Tim Kearins, owner of estate agent Century 21 New Zealand, forecast home buyers would not be put off by the rise in the OCR.
“It will take a lot more than a tweak of the OCR to put off those desperate to get into the housing market,” he said.
That was particularly the case given 165,000 migrants were now eligible for fast-tracked resident visas, Kearins said.
“As long as the option to secure a five-year interest rate at under 4 or 5 per cent remains, this latest Reserve Bank hike will not deter Kiwis from purchasing property.”
Kiwibank chief economist Jarrod Kerr expected Wednesday’s OCR rise would be the first in a series that would take the OCR to 1.5 per cent by the middle of next year.

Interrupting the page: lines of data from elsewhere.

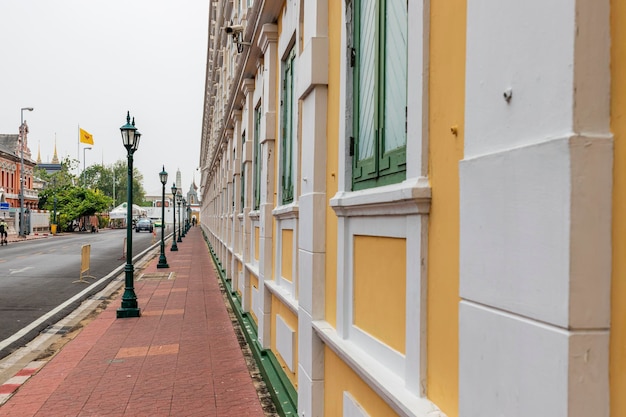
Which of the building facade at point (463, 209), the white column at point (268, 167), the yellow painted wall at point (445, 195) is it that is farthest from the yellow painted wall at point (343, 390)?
the white column at point (268, 167)

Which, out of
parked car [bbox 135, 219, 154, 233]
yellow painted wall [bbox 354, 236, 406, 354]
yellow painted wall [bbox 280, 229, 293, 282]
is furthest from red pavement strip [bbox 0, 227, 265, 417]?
parked car [bbox 135, 219, 154, 233]

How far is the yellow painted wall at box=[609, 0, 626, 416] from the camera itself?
1513 millimetres

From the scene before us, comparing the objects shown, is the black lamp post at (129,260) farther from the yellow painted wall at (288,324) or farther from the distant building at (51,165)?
the distant building at (51,165)

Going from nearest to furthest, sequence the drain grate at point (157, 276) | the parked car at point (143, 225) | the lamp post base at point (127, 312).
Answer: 1. the lamp post base at point (127, 312)
2. the drain grate at point (157, 276)
3. the parked car at point (143, 225)

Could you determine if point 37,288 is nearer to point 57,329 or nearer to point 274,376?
point 57,329

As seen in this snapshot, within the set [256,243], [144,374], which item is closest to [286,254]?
[144,374]

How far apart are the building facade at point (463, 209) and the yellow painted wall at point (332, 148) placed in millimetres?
23

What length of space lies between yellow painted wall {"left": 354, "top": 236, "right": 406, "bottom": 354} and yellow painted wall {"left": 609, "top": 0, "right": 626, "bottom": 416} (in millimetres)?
1406

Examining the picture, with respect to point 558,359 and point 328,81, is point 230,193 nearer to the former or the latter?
point 328,81

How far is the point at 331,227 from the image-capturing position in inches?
174

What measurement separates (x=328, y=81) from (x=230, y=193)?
441 inches

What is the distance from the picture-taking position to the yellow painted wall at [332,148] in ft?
14.1

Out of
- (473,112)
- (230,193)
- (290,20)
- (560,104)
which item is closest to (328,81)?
(290,20)

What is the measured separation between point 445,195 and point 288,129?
4454 millimetres
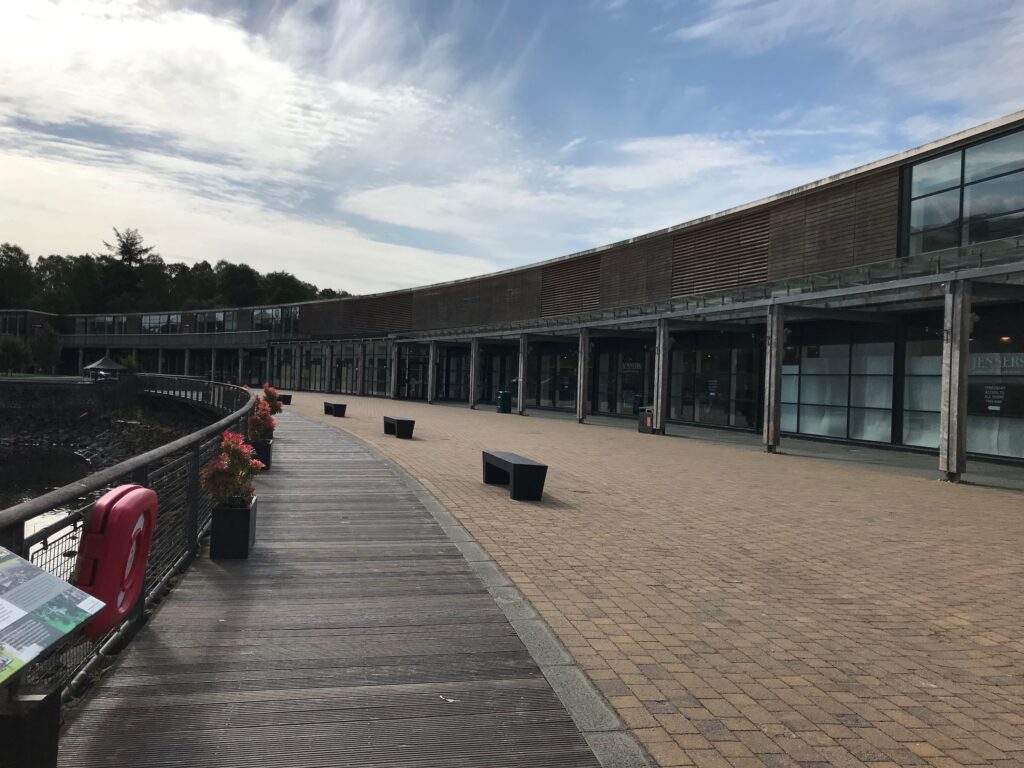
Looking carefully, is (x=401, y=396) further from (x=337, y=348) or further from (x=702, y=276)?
(x=702, y=276)

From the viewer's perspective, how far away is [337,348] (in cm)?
5600

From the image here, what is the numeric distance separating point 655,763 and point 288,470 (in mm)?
10320

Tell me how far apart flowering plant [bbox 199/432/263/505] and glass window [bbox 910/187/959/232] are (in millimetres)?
17559

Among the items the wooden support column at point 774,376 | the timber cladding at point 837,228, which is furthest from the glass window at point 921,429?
the timber cladding at point 837,228

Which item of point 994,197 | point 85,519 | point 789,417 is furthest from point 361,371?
point 85,519

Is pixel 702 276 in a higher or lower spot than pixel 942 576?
higher

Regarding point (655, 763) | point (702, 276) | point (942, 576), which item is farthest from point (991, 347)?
point (655, 763)

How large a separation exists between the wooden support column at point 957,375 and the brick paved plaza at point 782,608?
4.92ft

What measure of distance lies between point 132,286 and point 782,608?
122m

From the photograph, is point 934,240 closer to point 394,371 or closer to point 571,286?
point 571,286

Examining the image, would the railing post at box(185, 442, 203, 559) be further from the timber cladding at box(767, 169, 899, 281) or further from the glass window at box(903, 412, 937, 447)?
the glass window at box(903, 412, 937, 447)

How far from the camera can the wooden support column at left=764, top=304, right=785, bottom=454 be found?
64.3 feet

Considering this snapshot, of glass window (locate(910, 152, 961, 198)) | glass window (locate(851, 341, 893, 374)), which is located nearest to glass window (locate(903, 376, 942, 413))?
glass window (locate(851, 341, 893, 374))

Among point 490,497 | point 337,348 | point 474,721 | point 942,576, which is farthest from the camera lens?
point 337,348
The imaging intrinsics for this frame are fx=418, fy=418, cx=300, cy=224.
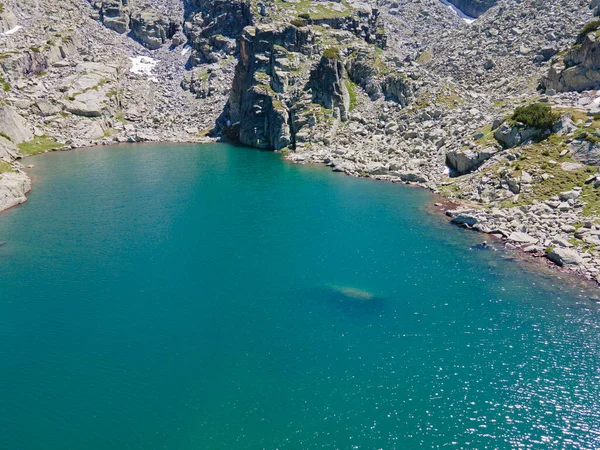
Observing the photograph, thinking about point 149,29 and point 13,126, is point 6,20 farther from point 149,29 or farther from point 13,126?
point 13,126

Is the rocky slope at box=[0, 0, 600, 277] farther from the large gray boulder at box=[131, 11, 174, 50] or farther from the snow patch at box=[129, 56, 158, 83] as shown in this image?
the snow patch at box=[129, 56, 158, 83]

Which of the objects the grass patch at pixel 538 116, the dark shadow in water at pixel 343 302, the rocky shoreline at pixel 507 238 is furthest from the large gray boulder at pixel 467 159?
the dark shadow in water at pixel 343 302

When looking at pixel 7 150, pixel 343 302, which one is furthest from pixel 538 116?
pixel 7 150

“We expect a considered pause around 1.5 per cent. Although the Reserve Bank is signalling a continuation to 2 per cent in 2023,” he said, describing the Reserve Bank’s track as “aggressive”.
ASB chief economist Nick Tuffley said it saw the OCR climbing to 1 per cent in February, and to 1.5 per cent by the end of next year.
The Reserve Bank had made it clear it intended to keep lifting the OCR over time, he said.
Tuffley described the central bank’s review as “more hawk than kotuku (white heron)”, referring to a speech by Reserve Bank assistant governor Christian Hawkesby last month that suggested it could pick its steps carefully.
ANZ sees the OCR reaching 1.5 per cent by August through a “cautious series of hikes”.
The awkward global theme was the risk of lower-than-expected growth and higher-than-expected inflation, ANZ said.
That meant the Reserve Bank was “lifting off into a stormy path”, it said.
“As has been the case for some time, the risks are skewed towards something coming along to derail the Reserve Bank’s hiking cycle before its completion, despite extremely strong inflation pressures,” it said.
National Party shadow treasurer Andrew Bayly said raising the OCR in the middle of a lockdown was “incredibly risky for the economy”.
“The Reserve Bank has seen that the cost of living is rising too quickly, and its hand has been forced,” he said.